- Required action
If a line below contains the string "COMMENTS", return that line.

- Supplied data
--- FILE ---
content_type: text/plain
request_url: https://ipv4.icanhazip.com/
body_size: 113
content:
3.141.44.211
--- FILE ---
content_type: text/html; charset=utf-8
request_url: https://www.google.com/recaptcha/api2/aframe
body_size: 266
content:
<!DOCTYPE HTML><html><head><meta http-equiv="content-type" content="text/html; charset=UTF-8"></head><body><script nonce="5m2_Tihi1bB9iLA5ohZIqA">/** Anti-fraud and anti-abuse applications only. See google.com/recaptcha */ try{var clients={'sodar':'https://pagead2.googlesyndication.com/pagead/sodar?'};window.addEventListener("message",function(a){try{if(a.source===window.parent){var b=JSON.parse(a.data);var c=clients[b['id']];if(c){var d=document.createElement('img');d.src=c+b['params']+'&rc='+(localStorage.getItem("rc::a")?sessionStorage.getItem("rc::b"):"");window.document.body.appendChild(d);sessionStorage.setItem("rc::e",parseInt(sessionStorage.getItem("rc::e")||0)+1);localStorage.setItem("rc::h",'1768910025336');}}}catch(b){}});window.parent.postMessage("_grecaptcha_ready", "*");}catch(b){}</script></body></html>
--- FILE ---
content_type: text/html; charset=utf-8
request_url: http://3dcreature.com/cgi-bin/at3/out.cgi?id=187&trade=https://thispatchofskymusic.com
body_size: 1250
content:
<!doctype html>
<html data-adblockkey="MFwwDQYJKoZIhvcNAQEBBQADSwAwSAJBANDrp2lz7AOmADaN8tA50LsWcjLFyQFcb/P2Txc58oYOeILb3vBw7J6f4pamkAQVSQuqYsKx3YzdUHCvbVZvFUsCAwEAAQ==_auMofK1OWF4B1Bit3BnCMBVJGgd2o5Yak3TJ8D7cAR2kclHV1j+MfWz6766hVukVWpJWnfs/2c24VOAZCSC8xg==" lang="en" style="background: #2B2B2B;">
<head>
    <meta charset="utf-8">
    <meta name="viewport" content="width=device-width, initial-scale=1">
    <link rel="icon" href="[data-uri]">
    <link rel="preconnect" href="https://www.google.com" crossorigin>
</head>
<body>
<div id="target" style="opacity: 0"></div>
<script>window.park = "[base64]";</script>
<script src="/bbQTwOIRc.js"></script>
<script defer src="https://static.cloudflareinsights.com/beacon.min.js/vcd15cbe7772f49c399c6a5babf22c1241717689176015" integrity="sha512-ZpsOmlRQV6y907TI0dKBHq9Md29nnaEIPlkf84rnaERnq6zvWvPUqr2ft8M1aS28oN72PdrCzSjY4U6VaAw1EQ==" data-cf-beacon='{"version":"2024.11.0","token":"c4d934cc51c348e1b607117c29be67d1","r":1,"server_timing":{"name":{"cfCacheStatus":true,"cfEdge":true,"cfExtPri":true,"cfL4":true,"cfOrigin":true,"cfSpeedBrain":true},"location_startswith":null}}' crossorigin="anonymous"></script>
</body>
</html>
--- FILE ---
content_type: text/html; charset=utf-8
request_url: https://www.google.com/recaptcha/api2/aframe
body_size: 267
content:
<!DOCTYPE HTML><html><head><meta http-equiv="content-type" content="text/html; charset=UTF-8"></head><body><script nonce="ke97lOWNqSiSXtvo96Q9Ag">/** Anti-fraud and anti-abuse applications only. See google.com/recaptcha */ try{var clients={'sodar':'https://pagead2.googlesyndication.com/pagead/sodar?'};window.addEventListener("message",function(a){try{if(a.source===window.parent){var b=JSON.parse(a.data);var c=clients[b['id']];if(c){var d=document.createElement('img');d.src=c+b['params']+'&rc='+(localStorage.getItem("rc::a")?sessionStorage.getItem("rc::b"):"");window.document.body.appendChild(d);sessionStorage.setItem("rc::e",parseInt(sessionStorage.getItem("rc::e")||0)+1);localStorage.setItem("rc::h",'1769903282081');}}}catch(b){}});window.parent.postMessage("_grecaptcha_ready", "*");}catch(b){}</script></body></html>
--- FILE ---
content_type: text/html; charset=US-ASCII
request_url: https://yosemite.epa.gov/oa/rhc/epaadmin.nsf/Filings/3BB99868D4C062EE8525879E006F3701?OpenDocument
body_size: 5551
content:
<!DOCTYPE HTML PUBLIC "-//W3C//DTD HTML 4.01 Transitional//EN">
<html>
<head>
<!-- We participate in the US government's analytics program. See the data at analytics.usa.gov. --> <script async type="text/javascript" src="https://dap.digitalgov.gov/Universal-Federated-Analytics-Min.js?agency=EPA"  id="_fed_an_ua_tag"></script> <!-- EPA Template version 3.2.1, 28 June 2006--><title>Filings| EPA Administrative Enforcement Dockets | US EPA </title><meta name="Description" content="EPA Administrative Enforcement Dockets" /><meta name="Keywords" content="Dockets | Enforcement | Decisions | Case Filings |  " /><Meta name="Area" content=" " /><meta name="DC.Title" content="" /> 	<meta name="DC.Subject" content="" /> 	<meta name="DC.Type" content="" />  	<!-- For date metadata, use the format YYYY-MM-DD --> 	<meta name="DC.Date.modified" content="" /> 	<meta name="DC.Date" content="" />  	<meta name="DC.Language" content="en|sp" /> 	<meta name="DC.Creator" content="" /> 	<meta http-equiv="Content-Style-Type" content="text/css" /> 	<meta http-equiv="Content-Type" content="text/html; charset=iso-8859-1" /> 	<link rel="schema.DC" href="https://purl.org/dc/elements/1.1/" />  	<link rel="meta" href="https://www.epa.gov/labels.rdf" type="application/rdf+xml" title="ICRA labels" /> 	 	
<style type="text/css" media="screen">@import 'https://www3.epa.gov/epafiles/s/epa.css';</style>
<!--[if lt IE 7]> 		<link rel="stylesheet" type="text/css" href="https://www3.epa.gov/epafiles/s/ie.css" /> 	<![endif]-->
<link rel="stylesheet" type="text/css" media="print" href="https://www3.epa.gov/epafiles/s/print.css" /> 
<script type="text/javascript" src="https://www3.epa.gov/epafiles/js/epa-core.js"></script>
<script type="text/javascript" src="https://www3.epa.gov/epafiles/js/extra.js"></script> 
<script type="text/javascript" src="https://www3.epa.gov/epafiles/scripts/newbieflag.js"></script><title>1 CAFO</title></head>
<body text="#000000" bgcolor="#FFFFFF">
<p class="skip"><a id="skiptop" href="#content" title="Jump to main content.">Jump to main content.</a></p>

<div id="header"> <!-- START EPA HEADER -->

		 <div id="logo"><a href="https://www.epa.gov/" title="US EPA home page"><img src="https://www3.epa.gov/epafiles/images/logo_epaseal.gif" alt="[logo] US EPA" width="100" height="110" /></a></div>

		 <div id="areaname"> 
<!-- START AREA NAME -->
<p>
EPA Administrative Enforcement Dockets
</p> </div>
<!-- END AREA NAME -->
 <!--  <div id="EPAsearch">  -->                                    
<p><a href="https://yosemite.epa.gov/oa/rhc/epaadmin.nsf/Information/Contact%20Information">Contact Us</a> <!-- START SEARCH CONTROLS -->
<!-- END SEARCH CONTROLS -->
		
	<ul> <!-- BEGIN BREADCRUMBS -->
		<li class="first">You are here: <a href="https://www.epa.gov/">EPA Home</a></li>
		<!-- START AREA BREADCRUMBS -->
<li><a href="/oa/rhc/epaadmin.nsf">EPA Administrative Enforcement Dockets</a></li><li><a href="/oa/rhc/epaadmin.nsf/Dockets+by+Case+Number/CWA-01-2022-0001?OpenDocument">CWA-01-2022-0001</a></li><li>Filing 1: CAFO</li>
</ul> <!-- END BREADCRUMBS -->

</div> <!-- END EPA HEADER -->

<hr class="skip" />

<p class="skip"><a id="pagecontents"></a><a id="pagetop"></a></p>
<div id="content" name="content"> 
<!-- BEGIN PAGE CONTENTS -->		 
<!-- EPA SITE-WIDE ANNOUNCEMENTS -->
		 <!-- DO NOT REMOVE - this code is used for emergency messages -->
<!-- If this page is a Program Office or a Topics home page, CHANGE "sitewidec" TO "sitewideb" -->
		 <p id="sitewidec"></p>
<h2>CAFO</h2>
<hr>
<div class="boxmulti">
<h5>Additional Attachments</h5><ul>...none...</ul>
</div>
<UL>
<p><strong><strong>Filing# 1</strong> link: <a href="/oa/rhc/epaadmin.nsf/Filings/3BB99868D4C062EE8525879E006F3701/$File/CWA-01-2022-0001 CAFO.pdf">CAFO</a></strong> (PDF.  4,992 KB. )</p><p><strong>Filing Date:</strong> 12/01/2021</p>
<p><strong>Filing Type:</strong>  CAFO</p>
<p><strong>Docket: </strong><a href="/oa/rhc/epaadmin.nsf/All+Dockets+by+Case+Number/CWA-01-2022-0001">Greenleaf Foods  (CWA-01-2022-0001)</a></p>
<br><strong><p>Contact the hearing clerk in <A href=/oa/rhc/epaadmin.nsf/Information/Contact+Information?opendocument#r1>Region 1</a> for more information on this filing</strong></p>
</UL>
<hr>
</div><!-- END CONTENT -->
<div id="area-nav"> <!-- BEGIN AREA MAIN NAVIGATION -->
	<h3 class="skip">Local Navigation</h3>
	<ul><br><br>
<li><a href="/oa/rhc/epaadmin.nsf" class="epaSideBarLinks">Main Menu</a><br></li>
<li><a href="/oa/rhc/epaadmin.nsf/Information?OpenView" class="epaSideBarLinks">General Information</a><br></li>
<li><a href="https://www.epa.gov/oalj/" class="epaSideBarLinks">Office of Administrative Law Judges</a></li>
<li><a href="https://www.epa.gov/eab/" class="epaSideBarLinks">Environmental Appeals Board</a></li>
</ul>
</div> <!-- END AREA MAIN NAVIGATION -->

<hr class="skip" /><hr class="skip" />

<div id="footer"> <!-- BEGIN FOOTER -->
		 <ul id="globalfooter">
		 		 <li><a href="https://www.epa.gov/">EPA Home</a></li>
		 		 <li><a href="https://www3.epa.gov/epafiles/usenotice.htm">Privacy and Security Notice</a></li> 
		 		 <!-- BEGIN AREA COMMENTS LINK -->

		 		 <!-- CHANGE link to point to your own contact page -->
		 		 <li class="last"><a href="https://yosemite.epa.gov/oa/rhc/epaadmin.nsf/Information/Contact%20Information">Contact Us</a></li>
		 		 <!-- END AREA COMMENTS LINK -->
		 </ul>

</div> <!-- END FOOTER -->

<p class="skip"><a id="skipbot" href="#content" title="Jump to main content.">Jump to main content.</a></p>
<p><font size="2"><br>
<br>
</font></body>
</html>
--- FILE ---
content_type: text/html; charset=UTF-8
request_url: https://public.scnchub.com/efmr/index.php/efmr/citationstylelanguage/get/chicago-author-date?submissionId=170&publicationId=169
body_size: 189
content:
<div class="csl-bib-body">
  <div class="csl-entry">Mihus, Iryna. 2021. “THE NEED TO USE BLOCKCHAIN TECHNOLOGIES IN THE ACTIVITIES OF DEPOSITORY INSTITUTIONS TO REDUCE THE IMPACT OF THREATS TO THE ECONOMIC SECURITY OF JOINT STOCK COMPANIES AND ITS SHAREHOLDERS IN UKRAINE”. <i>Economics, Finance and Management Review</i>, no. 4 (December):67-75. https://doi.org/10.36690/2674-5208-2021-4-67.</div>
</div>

- Answer below
		 		 <!-- BEGIN AREA COMMENTS LINK -->
		 		 <!-- END AREA COMMENTS LINK -->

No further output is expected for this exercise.